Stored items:
====================
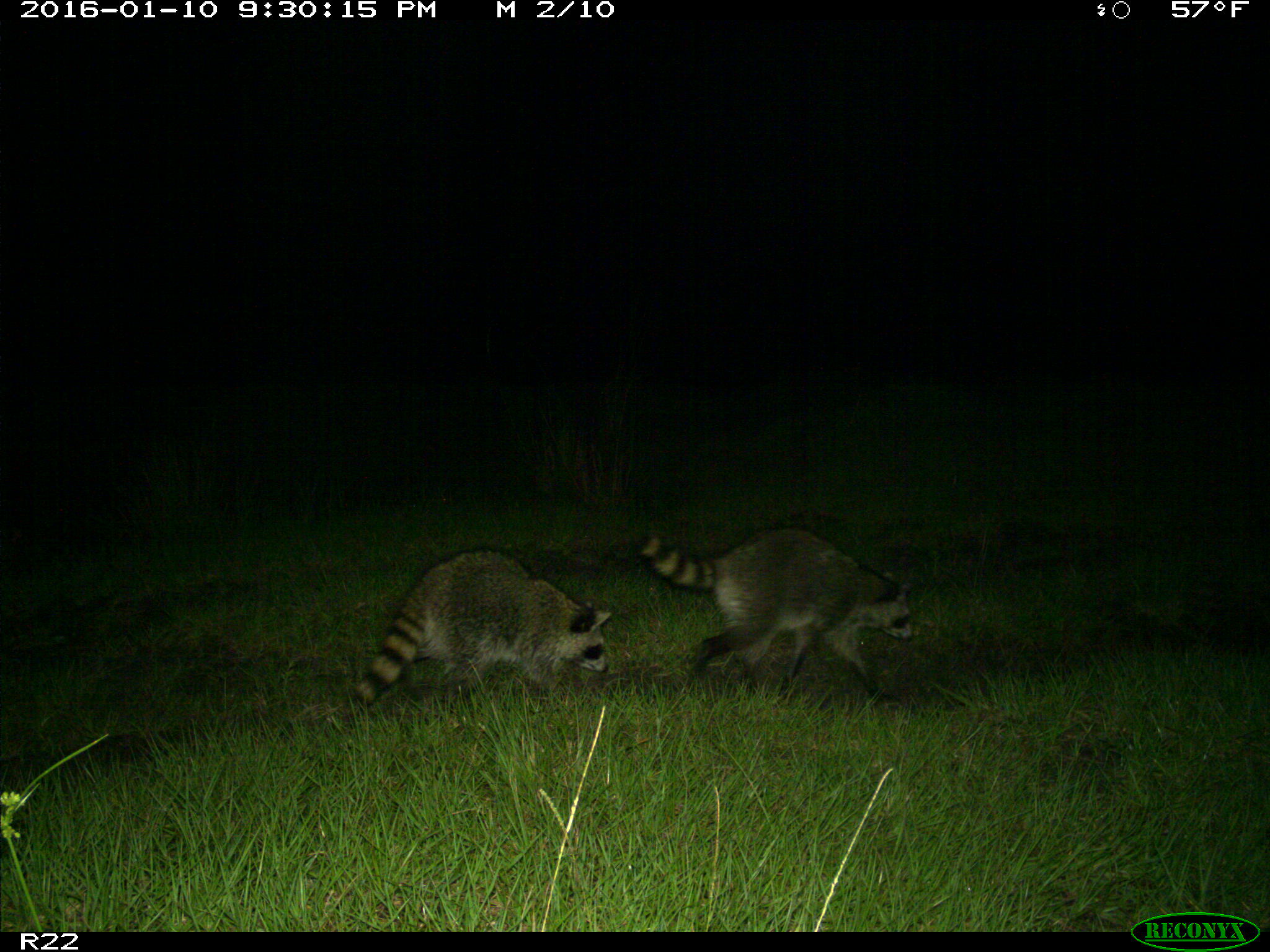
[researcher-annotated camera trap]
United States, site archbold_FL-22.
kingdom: Animalia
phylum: Chordata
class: Mammalia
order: Carnivora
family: Procyonidae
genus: Procyon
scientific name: Procyon lotor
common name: common raccoon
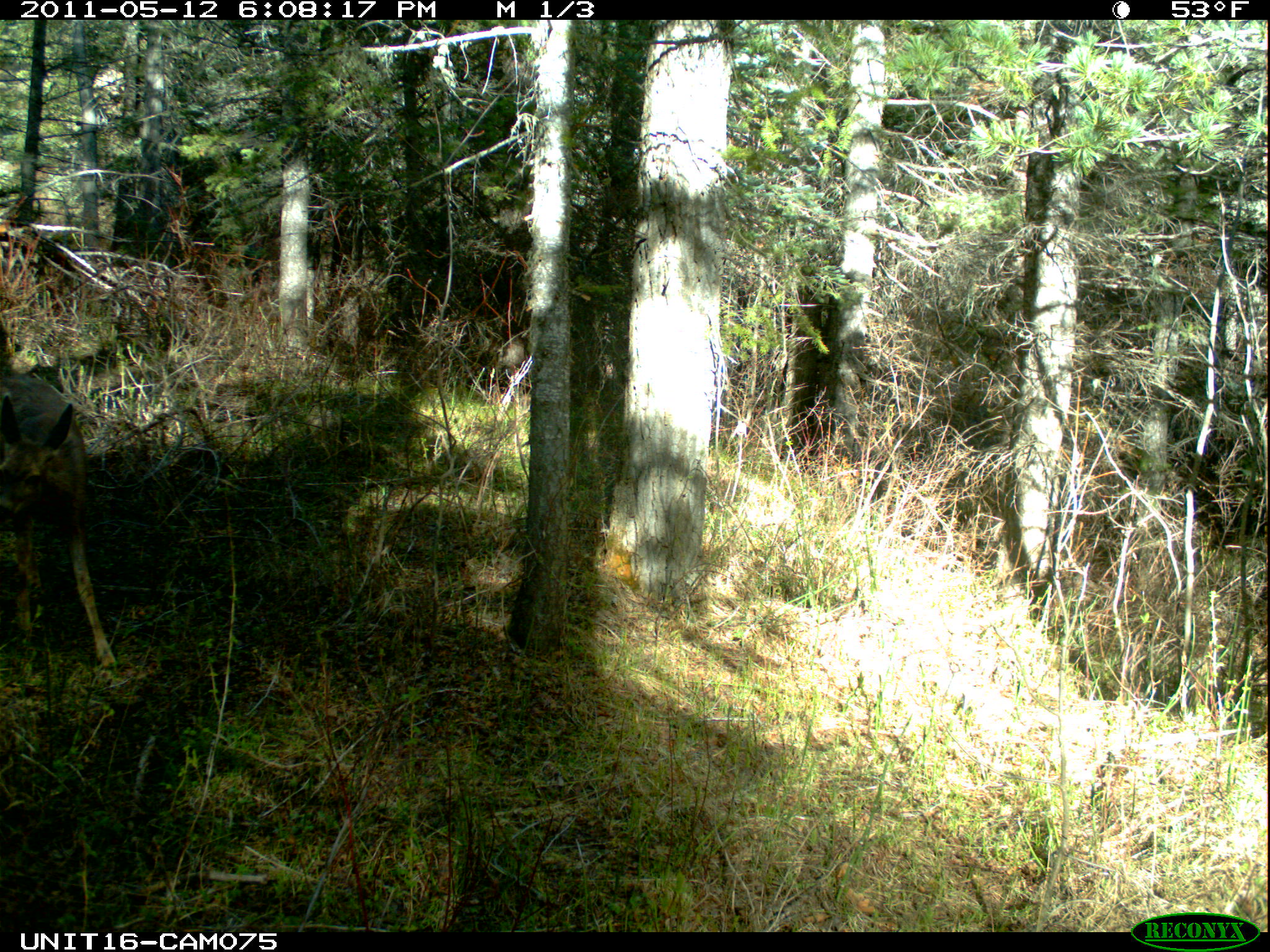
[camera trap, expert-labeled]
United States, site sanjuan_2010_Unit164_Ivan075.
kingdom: Animalia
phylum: Chordata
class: Mammalia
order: Artiodactyla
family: Cervidae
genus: Odocoileus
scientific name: Odocoileus hemionus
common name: mule deer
Odocoileus hemionus (mule deer).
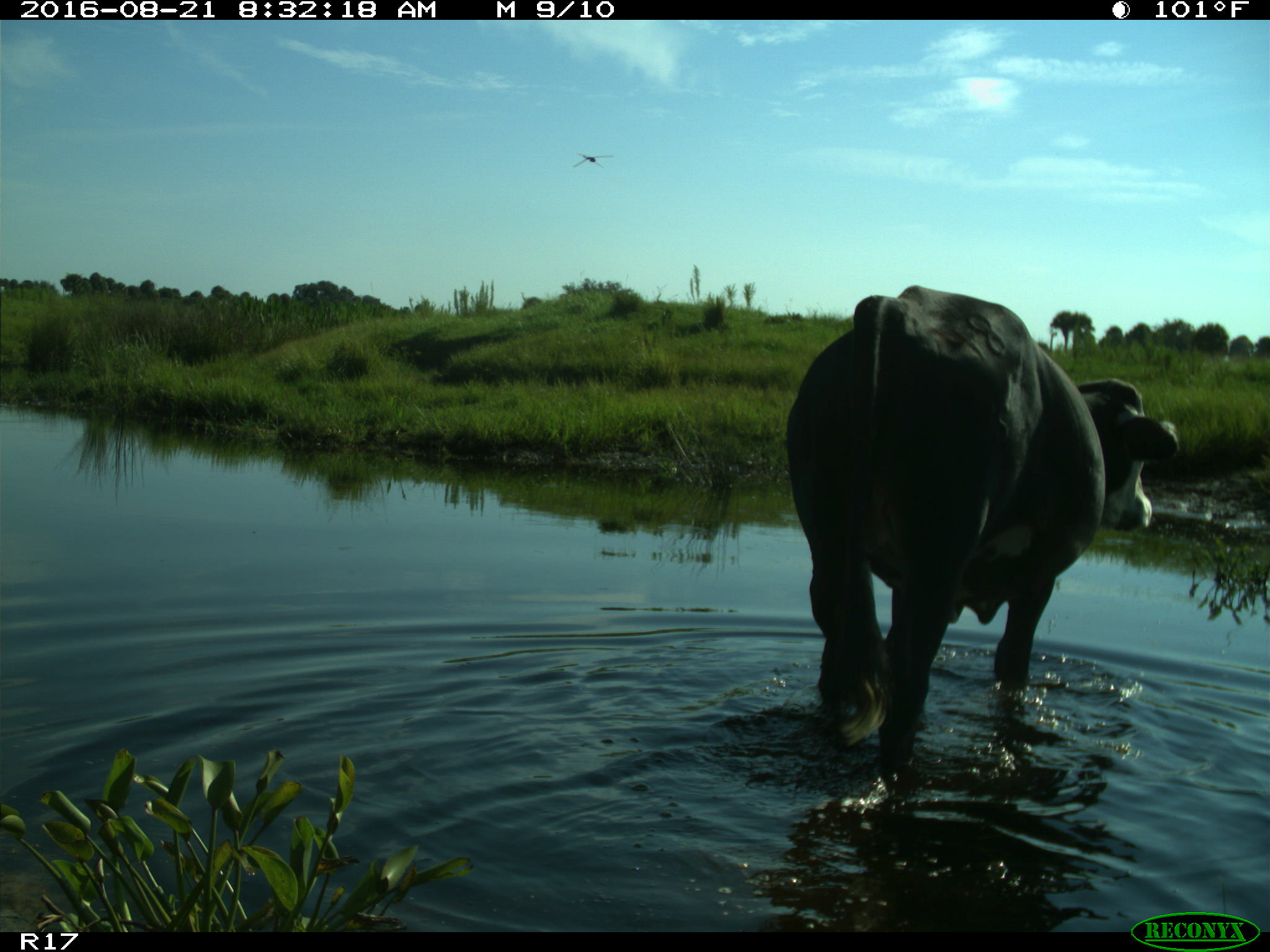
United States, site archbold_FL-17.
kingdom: Animalia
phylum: Chordata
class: Mammalia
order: Artiodactyla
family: Bovidae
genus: Bos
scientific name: Bos taurus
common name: domestic cow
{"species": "Bos taurus (domestic cow)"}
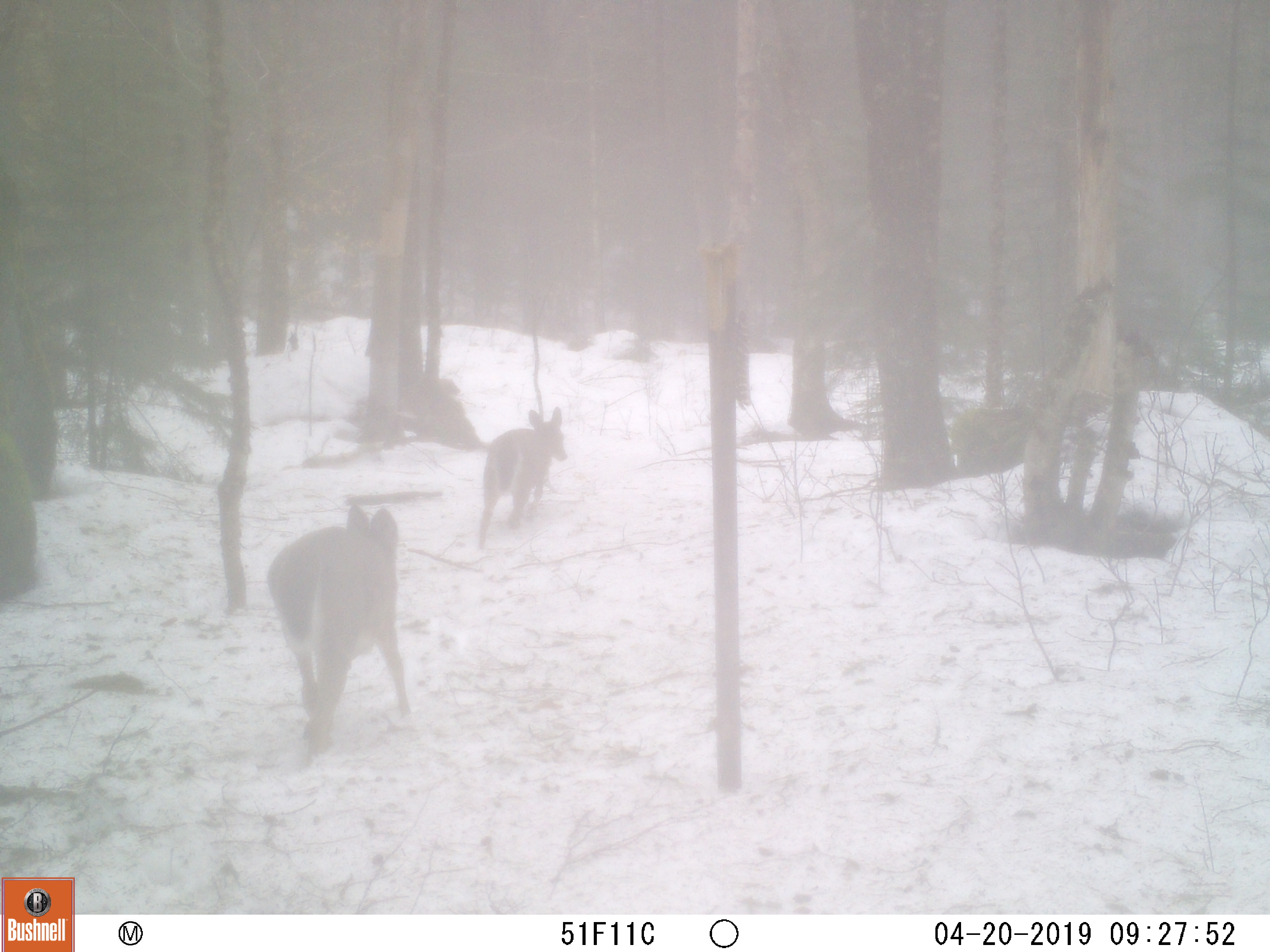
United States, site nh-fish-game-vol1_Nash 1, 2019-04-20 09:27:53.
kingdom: Animalia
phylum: Chordata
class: Mammalia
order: Artiodactyla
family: Cervidae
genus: Odocoileus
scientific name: Odocoileus virginianus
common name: white-tailed deer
====================
### WORK INSTRUCTION:
Set the entries down exactly, but not the pictures.

### EXPECTED ANSWER:
[researcher-annotated camera trap]
United States, site archbold_FL-22.
kingdom: Animalia
phylum: Chordata
class: Mammalia
order: Carnivora
family: Procyonidae
genus: Procyon
scientific name: Procyon lotor
common name: common raccoon
[camera trap, expert-labeled]
United States, site sanjuan_2010_Unit164_Ivan075.
kingdom: Animalia
phylum: Chordata
class: Mammalia
order: Artiodactyla
family: Cervidae
genus: Odocoileus
scientific name: Odocoileus hemionus
common name: mule deer
Odocoileus hemionus (mule deer).
United States, site archbold_FL-17.
kingdom: Animalia
phylum: Chordata
class: Mammalia
order: Artiodactyla
family: Bovidae
genus: Bos
scientific name: Bos taurus
common name: domestic cow
{"species": "Bos taurus (domestic cow)"}
United States, site nh-fish-game-vol1_Nash 1, 2019-04-20 09:27:53.
kingdom: Animalia
phylum: Chordata
class: Mammalia
order: Artiodactyla
family: Cervidae
genus: Odocoileus
scientific name: Odocoileus virginianus
common name: white-tailed deer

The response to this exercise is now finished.